===== Text to read
Eigenvalues and Eigenvectors (BR Chapter 11)

  • Let $\mathbf{A} \in \mathbb{R}^{n \times n}$ and $$ \mathbf{A} \mathbf{x} = \lambda \mathbf{x}, \quad \mathbf{x} \ne \mathbf{0}. $$ Then $\lambda$ is an eigenvalue of $\mathbf{A}$ with corresponding eigenvector $\mathbf{x}$.

Compute eigenvalues (by hand)

  • From eigen-equation $\mathbf{A} \mathbf{x} = \lambda \mathbf{x}$, we have $$ (\mathbf{A} - \lambda \mathbf{I}) \mathbf{x} = \mathbf{0}. $$ That is the marix $\mathbf{A} - \lambda \mathbf{I}$ must be singular and $$ \det(\mathbf{A} - \lambda \mathbf{I}) = 0. $$

  • The $n$-degree polynomial $$ p_{\mathbf{A}}(\lambda) = \det(\lambda \mathbf{I} - \mathbf{A}) $$ is called the characteristic polynomial. Eigenvalues are the roots of $p_{\mathbf{A}}(\lambda)$.
==========
===== Extracted records
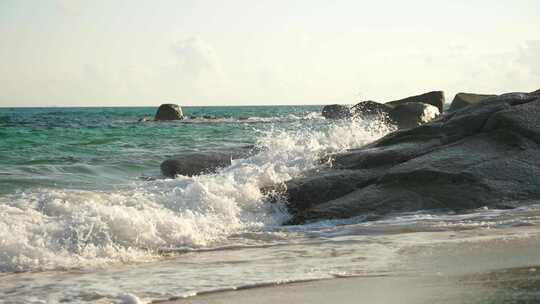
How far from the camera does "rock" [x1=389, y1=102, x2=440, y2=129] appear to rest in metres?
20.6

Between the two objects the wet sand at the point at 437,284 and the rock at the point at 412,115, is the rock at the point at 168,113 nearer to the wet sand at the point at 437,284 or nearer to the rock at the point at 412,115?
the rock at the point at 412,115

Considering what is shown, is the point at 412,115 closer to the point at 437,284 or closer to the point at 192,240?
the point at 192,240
==========
===== Extracted records
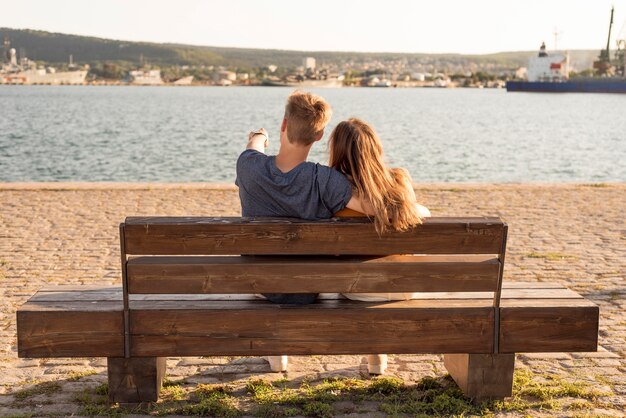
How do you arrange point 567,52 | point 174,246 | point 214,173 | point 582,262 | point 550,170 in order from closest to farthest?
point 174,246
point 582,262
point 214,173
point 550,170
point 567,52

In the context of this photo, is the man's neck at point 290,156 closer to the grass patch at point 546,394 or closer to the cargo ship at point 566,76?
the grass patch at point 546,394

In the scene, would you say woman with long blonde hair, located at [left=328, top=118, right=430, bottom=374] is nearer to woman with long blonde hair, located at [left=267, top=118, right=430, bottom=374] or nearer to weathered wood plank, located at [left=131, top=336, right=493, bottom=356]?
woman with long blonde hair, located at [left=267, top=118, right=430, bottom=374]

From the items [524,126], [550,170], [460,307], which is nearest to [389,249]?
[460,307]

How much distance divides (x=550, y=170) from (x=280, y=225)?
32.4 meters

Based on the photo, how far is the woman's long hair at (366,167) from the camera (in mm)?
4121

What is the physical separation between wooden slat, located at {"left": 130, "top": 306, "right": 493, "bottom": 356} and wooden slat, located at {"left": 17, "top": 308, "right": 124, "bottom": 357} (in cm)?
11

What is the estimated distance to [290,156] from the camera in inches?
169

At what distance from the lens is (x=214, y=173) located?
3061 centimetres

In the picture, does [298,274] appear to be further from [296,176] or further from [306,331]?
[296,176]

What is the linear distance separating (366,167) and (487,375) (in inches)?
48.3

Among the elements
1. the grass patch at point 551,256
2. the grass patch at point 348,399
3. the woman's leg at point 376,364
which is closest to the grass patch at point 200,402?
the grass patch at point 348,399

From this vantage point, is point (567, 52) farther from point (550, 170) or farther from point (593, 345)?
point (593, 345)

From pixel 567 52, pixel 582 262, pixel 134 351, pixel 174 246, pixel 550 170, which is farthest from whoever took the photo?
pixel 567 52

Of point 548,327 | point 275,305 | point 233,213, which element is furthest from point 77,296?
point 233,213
==========
===== Extracted records
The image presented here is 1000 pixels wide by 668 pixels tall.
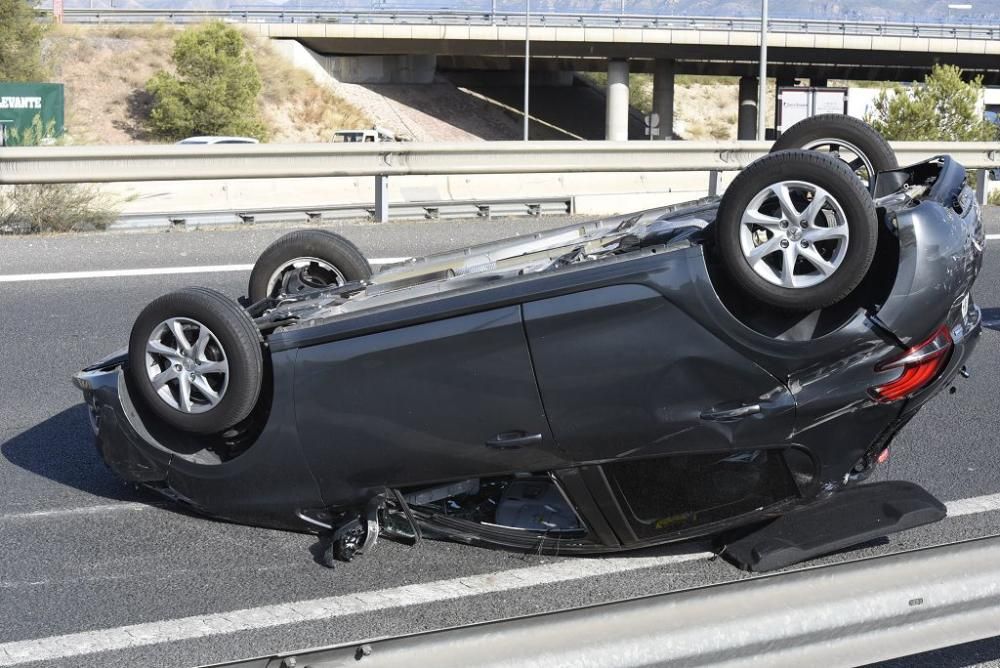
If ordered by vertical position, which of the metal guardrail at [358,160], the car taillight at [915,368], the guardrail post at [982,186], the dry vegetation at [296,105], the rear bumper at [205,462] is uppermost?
==========
(Requirement A)
Reproduce the passage of the eigenvalue notes starting at "Eigenvalues and Eigenvectors" and ending at "eigenvalues (by hand)".
(Requirement B)
In the eigenvalue notes, why must det(A − λI) equal 0 for an eigenvalue λ? Answer in one to three sentences.
(Requirement C)
Continue the eigenvalue notes from the point where they stop.

(Right answer A)
Eigenvalues and Eigenvectors (BR Chapter 11)

  • Let $\mathbf{A} \in \mathbb{R}^{n \times n}$ and $$ \mathbf{A} \mathbf{x} = \lambda \mathbf{x}, \quad \mathbf{x} \ne \mathbf{0}. $$ Then $\lambda$ is an eigenvalue of $\mathbf{A}$ with corresponding eigenvector $\mathbf{x}$.

Compute eigenvalues (by hand)

(Right answer B)
The eigen-equation Ax = λx, with x nonzero, can be rewritten as (A − λI)x = 0. So the matrix A − λI must be singular, which means det(A − λI) = 0.

(Right answer C)
  • Example: For $$ \mathbf{A} = \begin{pmatrix} 2 & 1 \\ 1 & 2 \end{pmatrix}, $$ the characteristic polynomial is $$ p_{\mathbf{A}}(\lambda) = \det \begin{pmatrix} \lambda - 2 & -1 \\ -1 & \lambda - 2 \end{pmatrix} = \lambda^2 - 4 \lambda + 3 = (\lambda - 1)(\lambda - 3). $$ Therefore $\mathbf{A}$'s eigenvalues are $\lambda_1 = 1$ and $\lambda_2 = 3$. Solving linear equations $$ \begin{pmatrix} \lambda - 2 & -1 \\ -1 & \lambda - 2 \end{pmatrix} \mathbf{x} = \mathbf{0} $$ now gives the corresponding eigenvectors $$ \mathbf{x}_1 = \begin{pmatrix} 1 \\ -1 \end{pmatrix}, \quad \mathbf{x}_1 = \begin{pmatrix} 1 \\ 1 \end{pmatrix}. $$ We observe that (1) $\text{tr}(\mathbf{A}) = \lambda_1 + \lambda_2$, (2) $\det(\mathbf{A}) = \lambda_1 \lambda_2$, and (3) the two eigenvectors are orthogonal to each other.

In [2]:
using LinearAlgebra

A = [2.0 1.0; 1.0 2.0]
Out[2]:
2×2 Array{Float64,2}:
 2.0  1.0
 1.0  2.0
In [2]:
eigen(A)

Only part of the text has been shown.